• Task details
Wherever the string "Locate" appears in a line of the listing below, report that line.

The data below:

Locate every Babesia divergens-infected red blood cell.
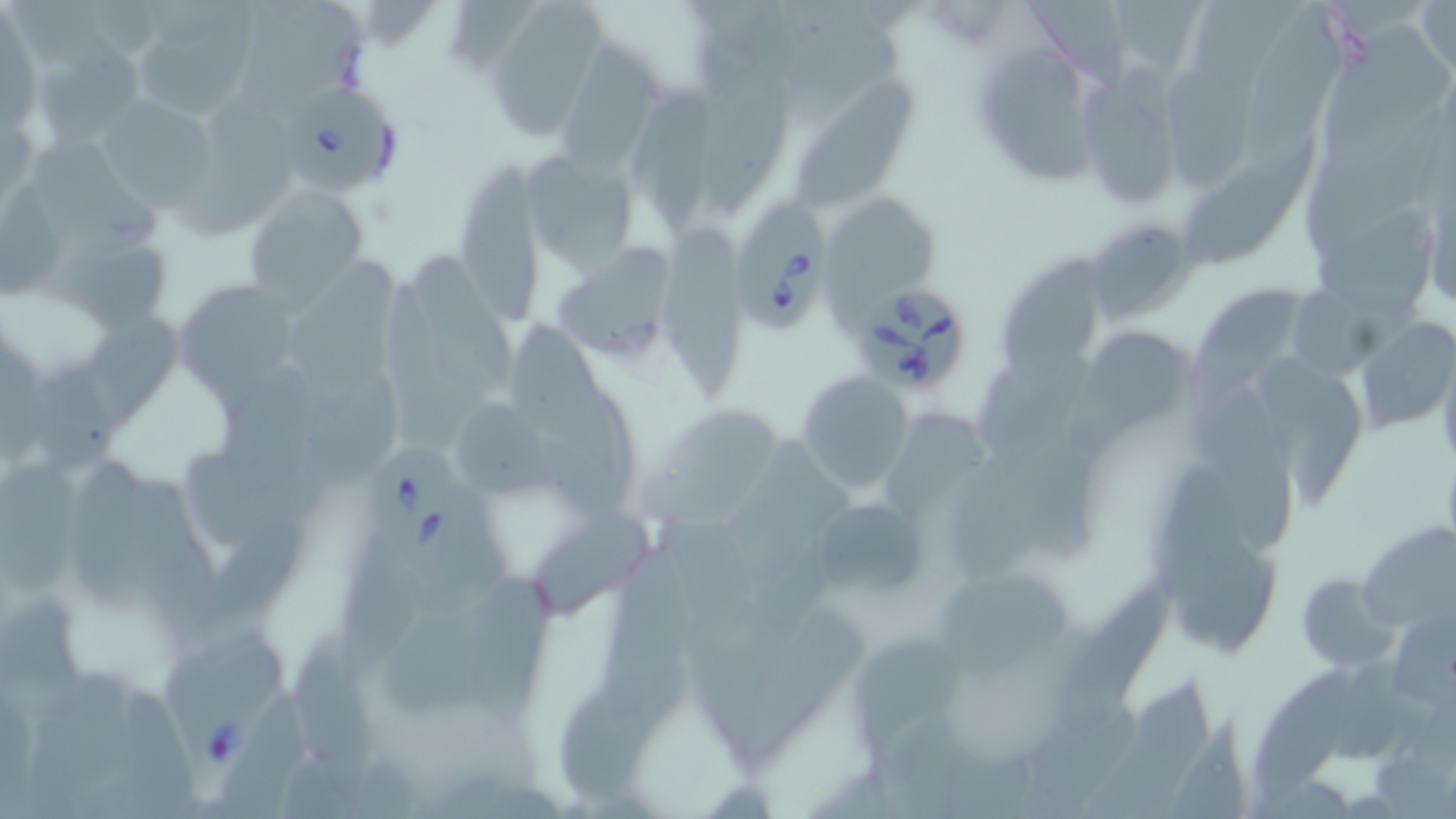
Approximate bounding boxes as (x1, y1, x2, y2) in pixels.
Babesia divergens-infected red blood cells: (285, 85, 402, 192), (731, 205, 829, 335), (862, 288, 966, 394), (365, 439, 473, 571), (156, 621, 293, 775).

Uninfected red blood cell locations: (489, 0, 610, 139), (1197, 0, 1303, 80), (243, 1, 368, 118), (789, 1, 885, 66), (1024, 1, 1125, 88), (1116, 1, 1201, 70), (1417, 1, 1455, 78), (140, 2, 260, 125), (1242, 3, 1356, 186), (1324, 23, 1456, 168), (783, 34, 905, 129), (559, 36, 658, 196), (977, 37, 1097, 187), (35, 38, 152, 145), (704, 58, 794, 218), (1169, 62, 1259, 192), (1085, 65, 1191, 209), (791, 75, 929, 206), (629, 78, 718, 239), (184, 92, 301, 236), (102, 95, 212, 212), (1303, 109, 1446, 264), (25, 137, 170, 262), (1180, 137, 1326, 266), (523, 149, 639, 270), (460, 161, 543, 328), (245, 189, 371, 311), (1311, 203, 1441, 316), (1086, 217, 1200, 326), (663, 221, 754, 399), (48, 248, 174, 338), (556, 249, 679, 361), (416, 251, 521, 400), (1005, 251, 1109, 399), (285, 255, 397, 414), (1196, 277, 1308, 414), (176, 279, 299, 411), (1285, 286, 1428, 382), (85, 313, 195, 429), (502, 313, 620, 468), (1355, 315, 1456, 438), (1068, 334, 1189, 469), (1265, 355, 1366, 509), (36, 367, 121, 473), (293, 368, 401, 482), (794, 372, 915, 491), (979, 373, 1076, 476), (1192, 388, 1298, 555), (539, 398, 638, 519), (457, 401, 555, 498), (640, 404, 778, 533), (885, 412, 991, 518), (732, 435, 860, 578), (951, 448, 1046, 586), (71, 452, 153, 627), (1004, 453, 1100, 560), (1, 461, 88, 598), (1160, 470, 1245, 601), (114, 475, 218, 626), (805, 494, 926, 602), (533, 505, 648, 625), (204, 511, 318, 638), (656, 517, 759, 643), (1358, 521, 1455, 634), (336, 535, 419, 681), (600, 548, 686, 721), (941, 567, 1078, 676), (1295, 571, 1398, 671), (464, 572, 557, 733), (1054, 582, 1182, 739), (1, 590, 85, 702), (386, 604, 495, 714), (740, 607, 877, 767), (1392, 614, 1456, 714), (296, 629, 374, 798), (849, 636, 965, 763), (1339, 659, 1415, 758), (33, 662, 138, 800), (1252, 666, 1356, 803), (1090, 675, 1219, 819), (558, 676, 682, 802), (224, 690, 308, 818), (1017, 706, 1140, 819), (1170, 714, 1255, 819). Slide-level diagnosis: Babesia divergens. Captured at 1000x magnification. Single field of view. May-Grünwald-Giemsa-stained preparation. Image is 1456×819 pixels. Thin blood film. Light microscopy.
Assess the morphology of the red blood cells.
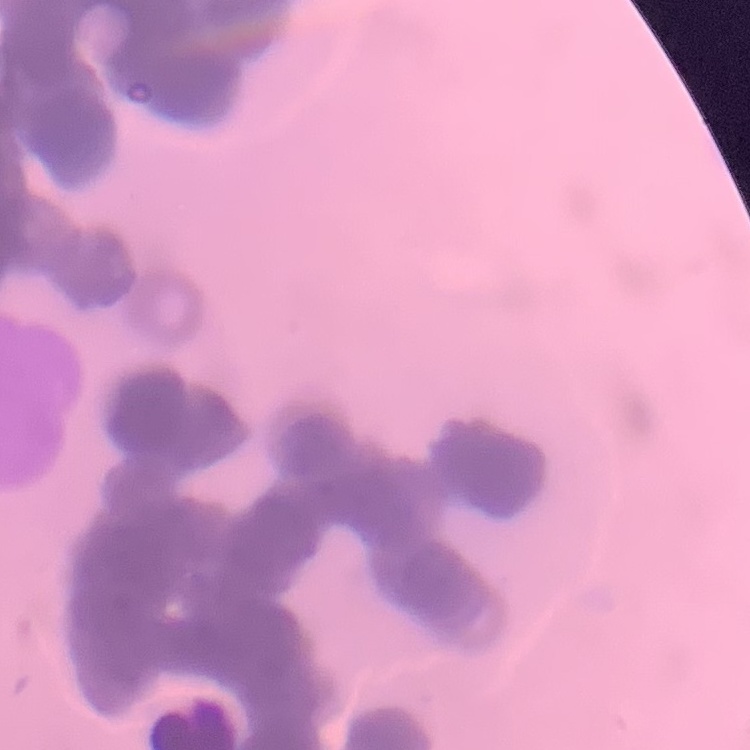
They show rouleaux formation.

One tile cut from a larger photomicrograph. Stained with either Field's or Giemsa. Thin blood film.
Locate and identify every blood parasite.
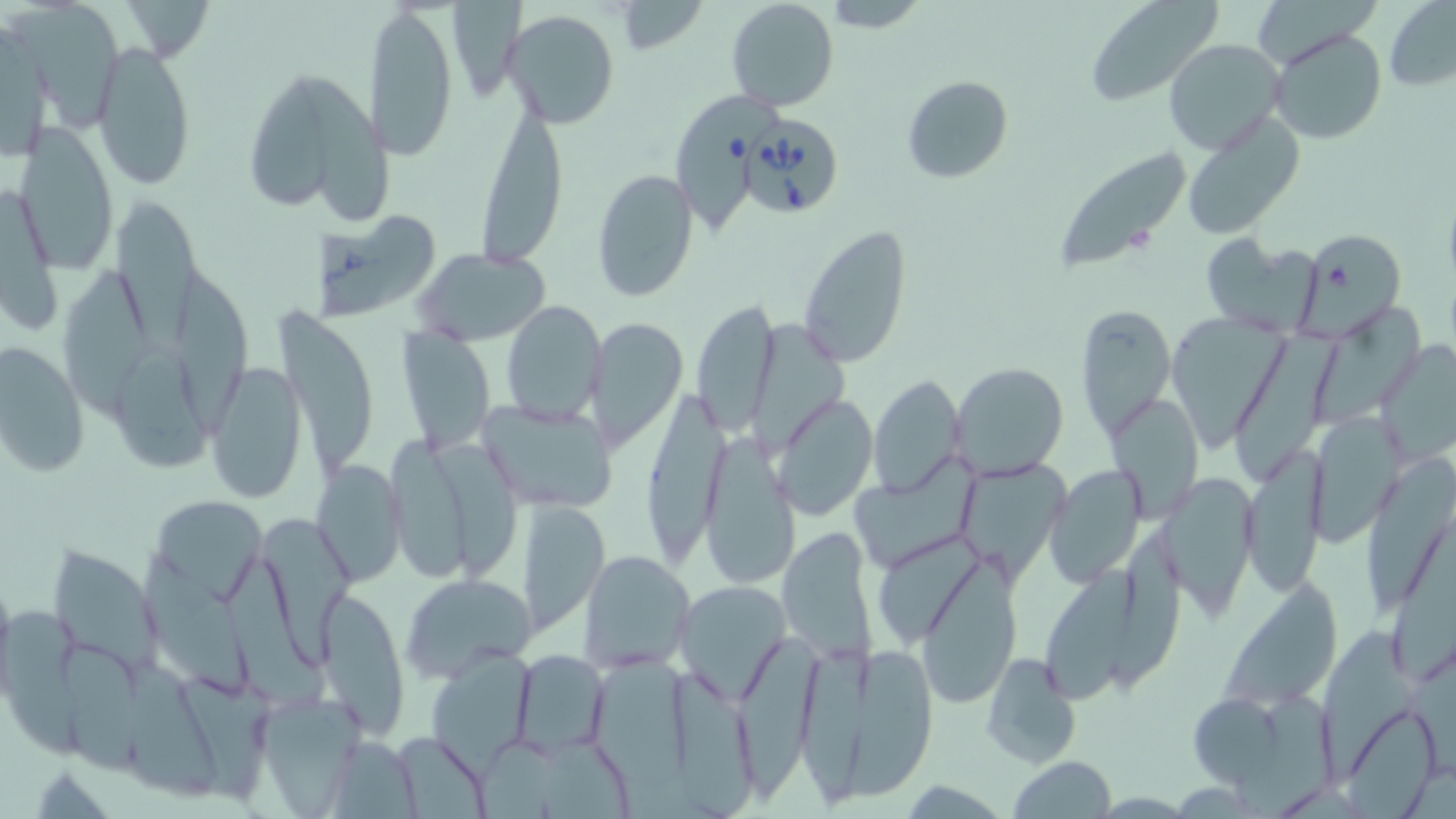
Approximate bounding boxes as (x1,y1)-(x2,y2) corner pairs in pixels.
Babesia divergens-infected red blood cells: (675,89)-(776,240), (740,114)-(845,219).
No Plasmodium falciparum, Plasmodium ovale, Plasmodium malariae, Plasmodium vivax, or Trypanosoma brucei observed.

Uninfected red blood cell locations: (120,0)-(213,65), (724,0)-(841,113), (823,0)-(929,30), (1084,0)-(1221,105), (453,1)-(525,102), (612,2)-(706,55), (1384,2)-(1455,92), (366,3)-(460,163), (11,4)-(124,132), (501,11)-(622,130), (0,21)-(56,156), (1267,28)-(1389,146), (91,37)-(196,191), (1162,38)-(1287,157), (902,74)-(1013,184), (250,75)-(331,212), (306,75)-(397,236), (477,99)-(568,265), (1181,114)-(1306,238), (12,130)-(118,272), (1048,146)-(1190,273), (592,169)-(698,302), (0,187)-(64,332), (111,196)-(203,354), (315,203)-(429,322), (797,223)-(913,369), (1300,228)-(1406,334), (1199,232)-(1323,332), (413,246)-(552,344), (63,263)-(155,421), (177,269)-(258,438), (690,299)-(779,437), (501,300)-(606,425), (1073,302)-(1177,446), (1316,304)-(1425,424), (274,306)-(380,470), (1166,314)-(1289,452), (583,317)-(688,454), (752,322)-(850,458), (1229,325)-(1350,487), (395,329)-(494,455), (1376,340)-(1456,464), (1,341)-(88,477), (113,346)-(218,472), (206,361)-(307,504), (951,362)-(1070,481), (869,374)-(966,496), (643,387)-(732,560), (1108,393)-(1204,520), (773,394)-(877,520), (477,395)-(617,511), (1306,413)-(1403,545), (381,432)-(469,586), (702,434)-(802,591), (435,440)-(521,575), (1241,448)-(1326,598), (851,452)-(989,564), (1365,458)-(1456,617), (314,462)-(407,586), (1044,465)-(1146,587), (959,468)-(1074,582), (1158,473)-(1258,616), (148,495)-(266,602), (517,500)-(608,634), (259,512)-(354,660), (777,527)-(878,665), (1390,527)-(1456,684), (47,546)-(163,675), (579,550)-(698,674), (141,551)-(254,697), (912,557)-(1022,706), (1044,559)-(1140,703), (225,563)-(330,708), (1216,571)-(1344,711), (400,574)-(537,681), (677,581)-(792,699), (321,587)-(408,734), (0,613)-(90,756), (1322,627)-(1412,775), (737,634)-(814,800), (52,637)-(148,780), (844,639)-(937,801), (806,646)-(865,816), (125,650)-(225,804), (512,650)-(610,755), (429,651)-(535,769), (981,653)-(1079,770), (595,658)-(694,794), (670,671)-(758,819), (176,675)-(275,801), (246,692)-(365,813), (1188,693)-(1286,786), (1230,694)-(1340,818), (1345,708)-(1439,819), (391,731)-(493,817), (544,731)-(630,819), (325,735)-(422,819), (478,737)-(559,819), (1009,757)-(1117,819), (901,779)-(1009,815). Slide-level diagnosis: Babesia divergens. Light microscopy. One field of a larger specimen. Image is 1456×819 pixels. May-Grünwald-Giemsa-stained preparation. Thin blood film. 1000x magnification.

End of The data.

• Result of this exercise
Locate every Babesia divergens-infected red blood cell.
Locate and identify every blood parasite.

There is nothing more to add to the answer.